**Task description**
Repeat the lines beginning at the one with "Which is highest" and running to the end of the material, keeping the first and last of them, exactly as they appear.
——
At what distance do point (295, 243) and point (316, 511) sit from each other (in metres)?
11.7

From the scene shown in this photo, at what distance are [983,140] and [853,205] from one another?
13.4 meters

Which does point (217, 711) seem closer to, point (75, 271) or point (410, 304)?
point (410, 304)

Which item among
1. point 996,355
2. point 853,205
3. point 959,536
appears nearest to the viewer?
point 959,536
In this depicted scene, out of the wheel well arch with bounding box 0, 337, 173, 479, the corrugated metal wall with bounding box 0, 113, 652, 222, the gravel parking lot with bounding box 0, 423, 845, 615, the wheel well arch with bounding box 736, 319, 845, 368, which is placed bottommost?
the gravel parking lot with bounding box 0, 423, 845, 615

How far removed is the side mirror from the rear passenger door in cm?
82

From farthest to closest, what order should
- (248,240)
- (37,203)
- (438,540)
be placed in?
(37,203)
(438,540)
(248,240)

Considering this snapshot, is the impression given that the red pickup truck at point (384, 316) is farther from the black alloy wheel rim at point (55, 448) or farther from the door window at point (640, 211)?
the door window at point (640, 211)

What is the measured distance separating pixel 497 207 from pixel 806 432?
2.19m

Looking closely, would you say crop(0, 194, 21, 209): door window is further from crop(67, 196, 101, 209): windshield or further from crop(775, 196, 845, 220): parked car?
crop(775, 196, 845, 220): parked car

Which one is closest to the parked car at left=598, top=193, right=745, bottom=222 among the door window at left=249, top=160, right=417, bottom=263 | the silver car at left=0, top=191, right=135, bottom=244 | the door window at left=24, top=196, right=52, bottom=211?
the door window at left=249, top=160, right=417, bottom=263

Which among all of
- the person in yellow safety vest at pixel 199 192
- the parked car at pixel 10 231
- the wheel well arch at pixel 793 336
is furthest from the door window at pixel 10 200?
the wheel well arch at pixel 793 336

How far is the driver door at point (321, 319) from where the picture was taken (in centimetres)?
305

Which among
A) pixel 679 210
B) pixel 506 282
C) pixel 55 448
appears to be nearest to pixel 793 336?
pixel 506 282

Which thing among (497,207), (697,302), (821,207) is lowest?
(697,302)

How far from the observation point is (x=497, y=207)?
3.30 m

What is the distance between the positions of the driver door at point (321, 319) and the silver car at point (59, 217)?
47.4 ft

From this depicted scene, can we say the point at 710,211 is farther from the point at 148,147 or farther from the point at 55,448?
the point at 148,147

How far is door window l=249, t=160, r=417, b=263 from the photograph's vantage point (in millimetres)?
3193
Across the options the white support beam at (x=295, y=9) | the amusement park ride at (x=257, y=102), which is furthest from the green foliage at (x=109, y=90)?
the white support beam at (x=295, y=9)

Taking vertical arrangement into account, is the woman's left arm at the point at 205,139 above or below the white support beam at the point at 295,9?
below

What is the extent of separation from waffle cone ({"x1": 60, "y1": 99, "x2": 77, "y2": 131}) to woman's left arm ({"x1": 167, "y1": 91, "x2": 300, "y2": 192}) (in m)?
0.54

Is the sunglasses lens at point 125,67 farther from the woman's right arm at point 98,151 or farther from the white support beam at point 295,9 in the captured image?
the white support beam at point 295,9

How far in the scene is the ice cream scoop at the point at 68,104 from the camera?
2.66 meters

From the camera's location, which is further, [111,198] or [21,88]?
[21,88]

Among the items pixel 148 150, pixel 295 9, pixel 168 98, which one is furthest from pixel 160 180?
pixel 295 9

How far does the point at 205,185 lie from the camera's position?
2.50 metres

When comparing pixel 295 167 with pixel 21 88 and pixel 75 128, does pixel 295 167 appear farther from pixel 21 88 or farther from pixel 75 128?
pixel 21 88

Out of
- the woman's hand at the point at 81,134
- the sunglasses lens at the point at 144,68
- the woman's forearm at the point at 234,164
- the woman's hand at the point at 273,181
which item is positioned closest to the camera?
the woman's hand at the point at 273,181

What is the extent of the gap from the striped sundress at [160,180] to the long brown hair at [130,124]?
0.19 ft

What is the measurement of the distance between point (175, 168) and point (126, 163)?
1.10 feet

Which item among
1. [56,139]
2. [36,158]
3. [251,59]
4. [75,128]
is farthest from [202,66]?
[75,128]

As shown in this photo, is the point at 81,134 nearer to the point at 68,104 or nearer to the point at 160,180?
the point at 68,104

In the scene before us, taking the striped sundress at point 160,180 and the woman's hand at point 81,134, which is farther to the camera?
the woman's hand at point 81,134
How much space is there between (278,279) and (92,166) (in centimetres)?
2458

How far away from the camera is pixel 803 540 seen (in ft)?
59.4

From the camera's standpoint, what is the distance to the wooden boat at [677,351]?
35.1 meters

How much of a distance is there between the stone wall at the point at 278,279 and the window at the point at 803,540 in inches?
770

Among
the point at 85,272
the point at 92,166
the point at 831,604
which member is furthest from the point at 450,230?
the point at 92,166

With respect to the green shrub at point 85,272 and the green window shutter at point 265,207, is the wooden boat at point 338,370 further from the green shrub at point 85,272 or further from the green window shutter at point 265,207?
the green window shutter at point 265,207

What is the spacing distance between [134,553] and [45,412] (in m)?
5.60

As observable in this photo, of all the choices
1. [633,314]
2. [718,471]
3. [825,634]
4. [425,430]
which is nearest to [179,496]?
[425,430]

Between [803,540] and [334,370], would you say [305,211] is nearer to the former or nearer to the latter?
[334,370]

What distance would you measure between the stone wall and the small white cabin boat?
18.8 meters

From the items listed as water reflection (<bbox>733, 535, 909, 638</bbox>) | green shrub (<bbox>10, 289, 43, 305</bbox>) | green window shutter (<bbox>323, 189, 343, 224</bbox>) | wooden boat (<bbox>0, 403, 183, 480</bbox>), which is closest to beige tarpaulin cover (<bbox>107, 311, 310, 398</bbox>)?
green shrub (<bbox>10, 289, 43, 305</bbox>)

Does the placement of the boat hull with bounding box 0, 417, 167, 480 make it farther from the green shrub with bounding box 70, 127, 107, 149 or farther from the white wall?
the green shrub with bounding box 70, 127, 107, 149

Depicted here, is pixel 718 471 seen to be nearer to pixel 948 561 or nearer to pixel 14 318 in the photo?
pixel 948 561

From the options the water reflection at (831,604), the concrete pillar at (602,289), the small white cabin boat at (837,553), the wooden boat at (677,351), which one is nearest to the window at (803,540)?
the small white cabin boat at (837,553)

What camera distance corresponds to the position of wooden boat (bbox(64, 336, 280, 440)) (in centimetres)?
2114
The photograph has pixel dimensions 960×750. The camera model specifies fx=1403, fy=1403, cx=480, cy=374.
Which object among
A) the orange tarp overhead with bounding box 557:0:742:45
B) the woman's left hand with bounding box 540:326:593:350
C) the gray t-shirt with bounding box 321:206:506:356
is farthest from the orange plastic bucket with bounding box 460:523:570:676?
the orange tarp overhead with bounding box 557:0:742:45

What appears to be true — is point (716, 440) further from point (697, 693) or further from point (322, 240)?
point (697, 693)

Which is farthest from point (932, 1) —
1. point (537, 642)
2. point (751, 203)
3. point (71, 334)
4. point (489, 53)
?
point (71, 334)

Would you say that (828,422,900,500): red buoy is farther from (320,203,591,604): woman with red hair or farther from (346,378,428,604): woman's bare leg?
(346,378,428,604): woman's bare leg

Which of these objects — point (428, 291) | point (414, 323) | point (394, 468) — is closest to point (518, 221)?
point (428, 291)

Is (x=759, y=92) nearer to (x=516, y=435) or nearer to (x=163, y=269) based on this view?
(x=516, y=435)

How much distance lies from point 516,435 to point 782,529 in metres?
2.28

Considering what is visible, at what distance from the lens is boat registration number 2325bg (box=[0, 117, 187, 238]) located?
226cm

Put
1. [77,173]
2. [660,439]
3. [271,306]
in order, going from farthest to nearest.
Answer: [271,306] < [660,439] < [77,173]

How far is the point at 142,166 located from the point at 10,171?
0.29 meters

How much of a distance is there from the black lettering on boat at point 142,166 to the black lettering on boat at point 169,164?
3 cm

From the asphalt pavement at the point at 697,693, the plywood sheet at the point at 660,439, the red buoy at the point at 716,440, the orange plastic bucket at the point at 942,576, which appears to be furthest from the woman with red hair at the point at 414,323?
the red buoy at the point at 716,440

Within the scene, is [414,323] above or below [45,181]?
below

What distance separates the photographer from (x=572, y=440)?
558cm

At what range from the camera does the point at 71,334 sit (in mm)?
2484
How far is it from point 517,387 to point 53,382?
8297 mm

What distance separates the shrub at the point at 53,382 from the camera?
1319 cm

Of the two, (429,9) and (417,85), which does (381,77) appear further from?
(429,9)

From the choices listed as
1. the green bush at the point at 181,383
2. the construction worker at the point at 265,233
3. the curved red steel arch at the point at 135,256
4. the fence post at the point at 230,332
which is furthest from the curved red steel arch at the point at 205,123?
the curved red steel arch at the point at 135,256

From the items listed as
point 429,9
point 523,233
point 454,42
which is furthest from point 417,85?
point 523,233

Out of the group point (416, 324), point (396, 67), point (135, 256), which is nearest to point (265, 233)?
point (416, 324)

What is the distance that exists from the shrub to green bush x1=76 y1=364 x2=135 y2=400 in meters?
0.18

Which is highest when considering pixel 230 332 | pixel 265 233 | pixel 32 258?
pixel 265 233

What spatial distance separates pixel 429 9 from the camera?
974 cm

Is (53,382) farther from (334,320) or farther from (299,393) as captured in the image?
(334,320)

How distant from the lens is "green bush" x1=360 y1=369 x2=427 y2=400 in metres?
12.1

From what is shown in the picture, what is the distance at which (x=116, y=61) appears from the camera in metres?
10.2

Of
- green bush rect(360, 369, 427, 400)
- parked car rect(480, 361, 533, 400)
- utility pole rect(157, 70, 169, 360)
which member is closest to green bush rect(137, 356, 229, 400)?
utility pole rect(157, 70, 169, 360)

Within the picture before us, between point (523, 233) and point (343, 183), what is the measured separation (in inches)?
——
**The solution**
Which is highest when considering pixel 230 332 | pixel 265 233 | pixel 32 258?
pixel 265 233

What spatial distance separates pixel 429 9 from the camera?
974 cm

Is (53,382) farther from (334,320) or farther from (299,393) as captured in the image?
(334,320)

How distant from the lens is "green bush" x1=360 y1=369 x2=427 y2=400 in metres?
12.1

From what is shown in the picture, what is the distance at which (x=116, y=61) appears from the camera in metres?
10.2

Of
- green bush rect(360, 369, 427, 400)
- parked car rect(480, 361, 533, 400)
- utility pole rect(157, 70, 169, 360)
which member is closest to green bush rect(137, 356, 229, 400)?
utility pole rect(157, 70, 169, 360)

Within the picture before us, between point (523, 233) and point (343, 183), what is the measured separation (in inches)?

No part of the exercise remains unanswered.